- Objective:
Repeat the material verbatim. Images are excluded from the copy.

- Records shown:
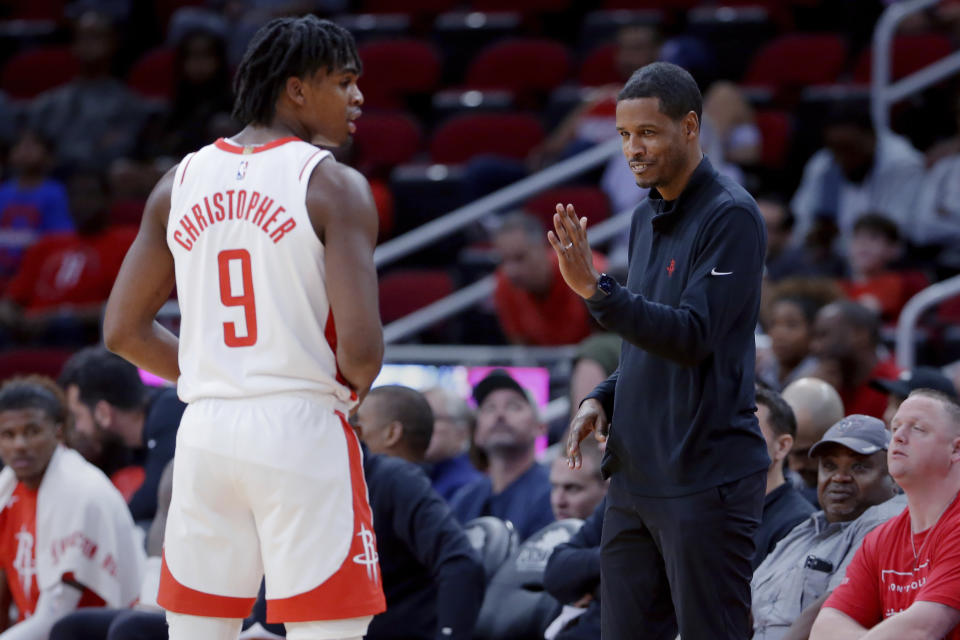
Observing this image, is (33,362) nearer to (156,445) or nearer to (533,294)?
(533,294)

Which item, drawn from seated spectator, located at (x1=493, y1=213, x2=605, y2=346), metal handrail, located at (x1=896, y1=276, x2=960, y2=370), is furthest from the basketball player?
seated spectator, located at (x1=493, y1=213, x2=605, y2=346)

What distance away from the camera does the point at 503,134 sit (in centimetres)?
1021

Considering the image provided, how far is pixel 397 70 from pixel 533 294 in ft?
12.1

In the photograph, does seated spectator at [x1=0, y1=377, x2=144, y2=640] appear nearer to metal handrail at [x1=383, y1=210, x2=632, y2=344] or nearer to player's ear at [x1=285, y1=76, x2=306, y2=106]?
player's ear at [x1=285, y1=76, x2=306, y2=106]

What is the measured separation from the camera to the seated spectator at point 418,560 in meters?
4.51

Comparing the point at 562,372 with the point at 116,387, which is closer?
the point at 116,387

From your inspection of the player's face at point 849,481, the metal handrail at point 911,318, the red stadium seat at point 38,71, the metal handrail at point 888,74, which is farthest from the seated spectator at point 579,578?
the red stadium seat at point 38,71

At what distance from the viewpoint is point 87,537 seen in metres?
5.33

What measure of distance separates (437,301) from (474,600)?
4.40m

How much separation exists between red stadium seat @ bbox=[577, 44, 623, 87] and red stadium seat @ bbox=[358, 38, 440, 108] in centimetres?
124

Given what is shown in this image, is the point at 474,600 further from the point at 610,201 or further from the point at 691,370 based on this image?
the point at 610,201

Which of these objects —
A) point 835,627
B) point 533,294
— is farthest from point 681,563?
point 533,294

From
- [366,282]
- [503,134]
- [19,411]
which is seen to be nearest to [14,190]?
[503,134]

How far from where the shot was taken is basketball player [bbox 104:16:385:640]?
3.14m
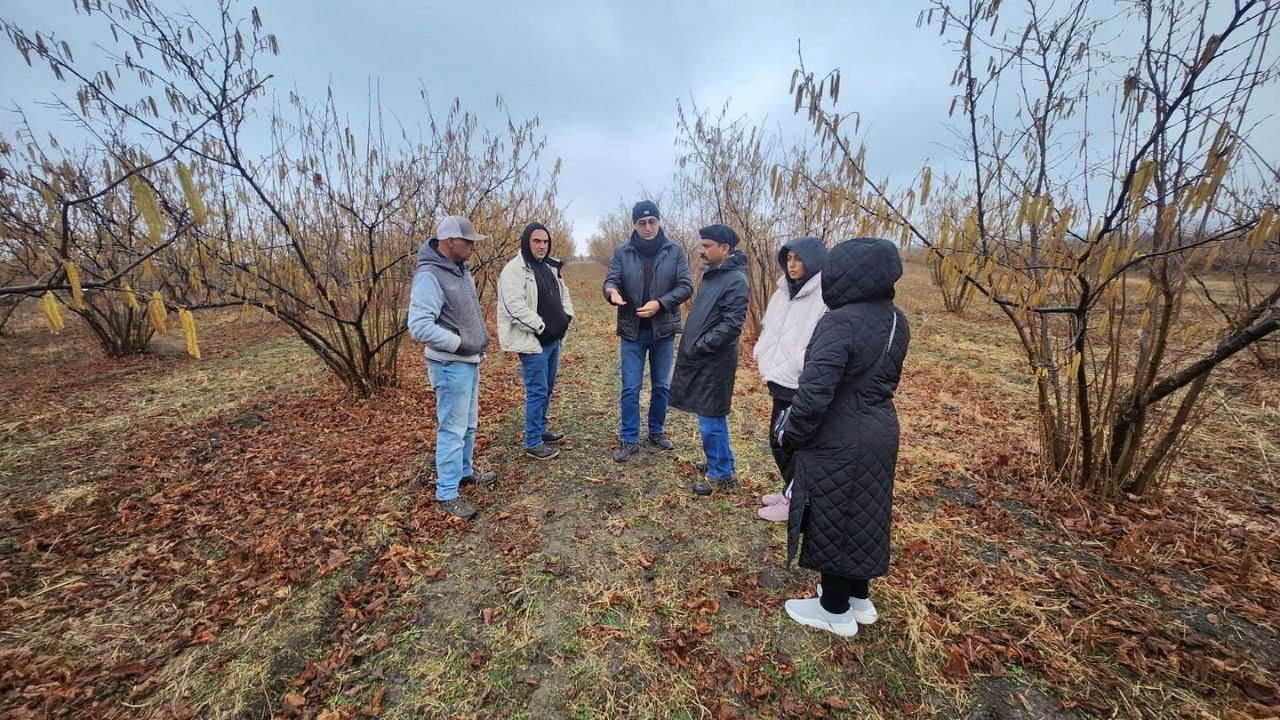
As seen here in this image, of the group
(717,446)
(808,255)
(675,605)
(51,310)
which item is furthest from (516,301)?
(675,605)

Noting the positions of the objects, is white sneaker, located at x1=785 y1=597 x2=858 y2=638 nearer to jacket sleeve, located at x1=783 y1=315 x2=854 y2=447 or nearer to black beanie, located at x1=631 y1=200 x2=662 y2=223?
jacket sleeve, located at x1=783 y1=315 x2=854 y2=447

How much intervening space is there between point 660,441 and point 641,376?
0.75m

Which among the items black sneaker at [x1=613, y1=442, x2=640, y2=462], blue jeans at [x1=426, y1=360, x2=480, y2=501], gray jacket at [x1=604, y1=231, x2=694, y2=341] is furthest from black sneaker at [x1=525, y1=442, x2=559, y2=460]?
gray jacket at [x1=604, y1=231, x2=694, y2=341]

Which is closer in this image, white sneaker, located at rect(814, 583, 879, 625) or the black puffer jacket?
white sneaker, located at rect(814, 583, 879, 625)

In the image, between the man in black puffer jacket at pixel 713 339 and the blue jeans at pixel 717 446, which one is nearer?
the man in black puffer jacket at pixel 713 339

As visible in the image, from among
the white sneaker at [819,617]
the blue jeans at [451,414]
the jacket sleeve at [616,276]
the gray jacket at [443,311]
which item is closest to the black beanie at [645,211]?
the jacket sleeve at [616,276]

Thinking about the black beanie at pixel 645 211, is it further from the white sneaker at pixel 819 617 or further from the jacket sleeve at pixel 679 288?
the white sneaker at pixel 819 617

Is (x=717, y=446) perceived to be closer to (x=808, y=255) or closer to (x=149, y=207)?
(x=808, y=255)

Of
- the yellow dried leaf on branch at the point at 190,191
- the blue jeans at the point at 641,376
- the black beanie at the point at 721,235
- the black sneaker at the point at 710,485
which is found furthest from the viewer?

- Task answer:
Observing this image, is (33,362) nearer to (156,445) or nearer to (533,294)?
(533,294)

Which item, drawn from seated spectator, located at (x1=493, y1=213, x2=605, y2=346), metal handrail, located at (x1=896, y1=276, x2=960, y2=370), is furthest from the basketball player?
seated spectator, located at (x1=493, y1=213, x2=605, y2=346)

What distance away from the camera does the point at 503,134 sit (in centimetres)?
1021

Considering the image provided, how far is pixel 397 70 from pixel 533 294 in ft?
12.1

In the photograph, does seated spectator at [x1=0, y1=377, x2=144, y2=640] appear nearer to metal handrail at [x1=383, y1=210, x2=632, y2=344] or nearer to player's ear at [x1=285, y1=76, x2=306, y2=106]?
player's ear at [x1=285, y1=76, x2=306, y2=106]

What is the measured separation from the camera to the seated spectator at point 418,560 in meters?
4.51

Comparing the point at 562,372 with the point at 116,387, which is closer?
the point at 116,387

From your inspection of the player's face at point 849,481, the metal handrail at point 911,318, the red stadium seat at point 38,71, the metal handrail at point 888,74, which is farthest from the seated spectator at point 579,578?
the red stadium seat at point 38,71

At what distance from the viewpoint is point 87,537 seen in metres?
5.33

What measure of distance separates (437,301) from (474,600)?
4.40m

How much separation exists between red stadium seat @ bbox=[577, 44, 623, 87] and red stadium seat @ bbox=[358, 38, 440, 108] in centimetres?
124

Given what is shown in this image, is the point at 474,600 further from the point at 610,201 or further from the point at 691,370 based on this image?
the point at 610,201

Which of these objects —
A) point 835,627
B) point 533,294
— is farthest from point 681,563?
point 533,294

From
- [366,282]
- [503,134]
- [19,411]
which is seen to be nearest to [14,190]?
[503,134]

How far from where the shot was taken is basketball player [bbox 104:16:385:640]?
3.14m
As seen here in this image, of the group
(717,446)
(808,255)
(675,605)
(51,310)
which item is furthest from (516,301)?
(675,605)

Noting the positions of the objects, is white sneaker, located at x1=785 y1=597 x2=858 y2=638 nearer to jacket sleeve, located at x1=783 y1=315 x2=854 y2=447 or nearer to black beanie, located at x1=631 y1=200 x2=662 y2=223?
jacket sleeve, located at x1=783 y1=315 x2=854 y2=447

How much intervening space is there between point 660,441 and point 641,376?
0.75m

Which among the items black sneaker at [x1=613, y1=442, x2=640, y2=462], blue jeans at [x1=426, y1=360, x2=480, y2=501], gray jacket at [x1=604, y1=231, x2=694, y2=341] is furthest from black sneaker at [x1=525, y1=442, x2=559, y2=460]?
gray jacket at [x1=604, y1=231, x2=694, y2=341]

Which is closer in this image, white sneaker, located at rect(814, 583, 879, 625) or the black puffer jacket?
white sneaker, located at rect(814, 583, 879, 625)

In the image, between the man in black puffer jacket at pixel 713 339 and the blue jeans at pixel 717 446, which one is nearer?
the man in black puffer jacket at pixel 713 339

As visible in the image, from among
the white sneaker at [819,617]
the blue jeans at [451,414]
the jacket sleeve at [616,276]
the gray jacket at [443,311]
which item is closest to the black beanie at [645,211]?
the jacket sleeve at [616,276]

Thinking about the black beanie at pixel 645 211, is it further from the white sneaker at pixel 819 617 or further from the jacket sleeve at pixel 679 288?
the white sneaker at pixel 819 617

Is (x=717, y=446) perceived to be closer to (x=808, y=255) or closer to (x=149, y=207)?
(x=808, y=255)

Of
- the yellow dried leaf on branch at the point at 190,191
- the blue jeans at the point at 641,376
- the black beanie at the point at 721,235
- the black sneaker at the point at 710,485
which is found furthest from the viewer?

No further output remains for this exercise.